Cisjordanie : ce n’est pas la promesse de souveraineté qui fait voter
Les électeurs, de trois communautés israéliennes situées au-delà de la Ligne verte, se sont rendus aux urnes en pensant à la sécurité et à la religion - pas à l'annexion
Alors que le Premier ministre Benjamin Netanyahu a promis, dans un ultime virage, d’étendre la souveraineté israélienne aux implantations s’il est réélu, il aurait été facile de s’imaginer que les Israéliens, en Cisjordanie, s’étaient rendus mardi aux urnes dans un élan nouveau – au vu de ce qui a paru comme une chance de cimenter le mouvement qu’ils ont contribué à construire.

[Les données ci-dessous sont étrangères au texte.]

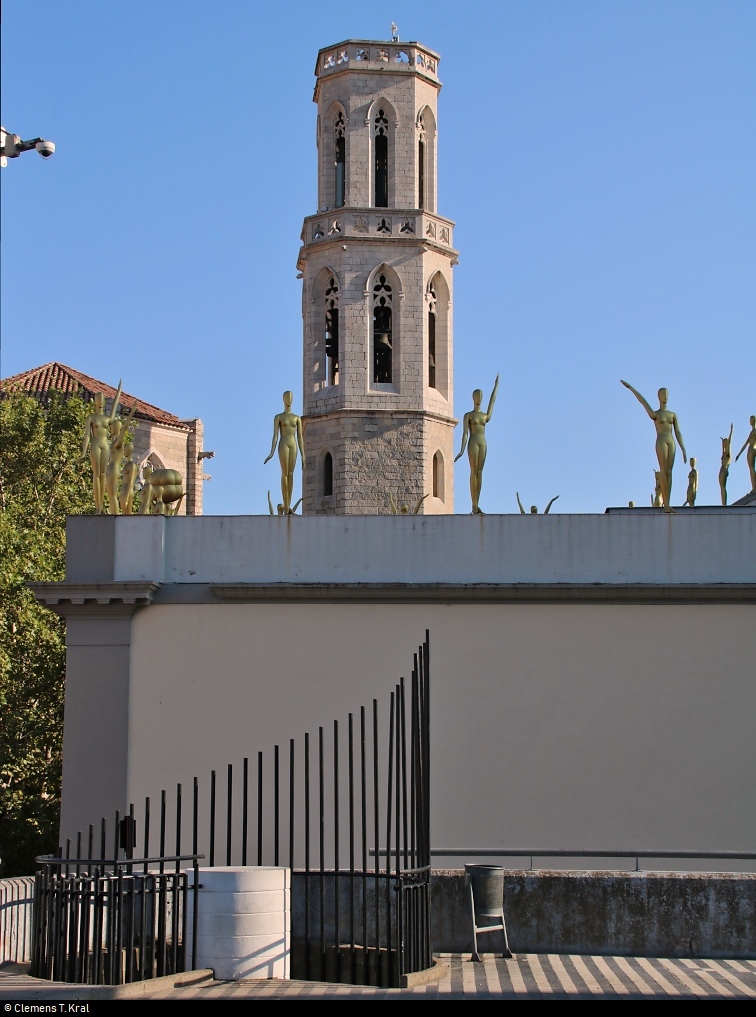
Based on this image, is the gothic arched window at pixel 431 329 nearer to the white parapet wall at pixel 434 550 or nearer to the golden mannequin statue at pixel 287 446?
the golden mannequin statue at pixel 287 446

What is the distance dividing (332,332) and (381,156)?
4.86 metres

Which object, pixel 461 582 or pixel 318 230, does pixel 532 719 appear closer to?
pixel 461 582

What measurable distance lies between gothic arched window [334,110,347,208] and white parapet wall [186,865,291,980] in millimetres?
28876

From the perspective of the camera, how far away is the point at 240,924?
551 inches

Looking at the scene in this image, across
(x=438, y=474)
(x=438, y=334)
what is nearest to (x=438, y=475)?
(x=438, y=474)

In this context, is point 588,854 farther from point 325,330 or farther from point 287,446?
point 325,330

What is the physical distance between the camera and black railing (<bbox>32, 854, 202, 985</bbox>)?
44.2 ft


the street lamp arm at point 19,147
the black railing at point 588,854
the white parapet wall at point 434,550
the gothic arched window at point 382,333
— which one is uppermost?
the gothic arched window at point 382,333

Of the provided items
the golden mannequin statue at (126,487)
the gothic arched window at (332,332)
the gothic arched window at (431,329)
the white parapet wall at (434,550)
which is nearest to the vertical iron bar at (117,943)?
the white parapet wall at (434,550)

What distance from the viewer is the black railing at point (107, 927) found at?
44.2ft

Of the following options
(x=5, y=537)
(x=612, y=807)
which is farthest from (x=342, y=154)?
(x=612, y=807)

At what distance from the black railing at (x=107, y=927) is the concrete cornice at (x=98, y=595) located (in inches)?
289

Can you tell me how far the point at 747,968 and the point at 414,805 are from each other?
4.50 m

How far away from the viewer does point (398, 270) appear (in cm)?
4003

Mais qu’ils aient cru ou non aux paroles du Premier ministre, ostensiblement paniqué, prononcées lors d’une interview réalisée samedi soir, la question de l’annexion semble être en fait secondaire pour les citoyens vivant au-delà de la Ligne verte lorsqu’ils entrent dans l’isoloir.
« On parle en permanence d’annexion, d’évacuation. Finalement, je suis encore là… Il ne semble pas que quoi que ce soit doive changer », commente Yitzhak Kroter, un résident d’Ariel de 62 ans, à son arrivée dans un centre communautaire où il déposera un bulletin pour le Likud, comme il l’a toujours fait.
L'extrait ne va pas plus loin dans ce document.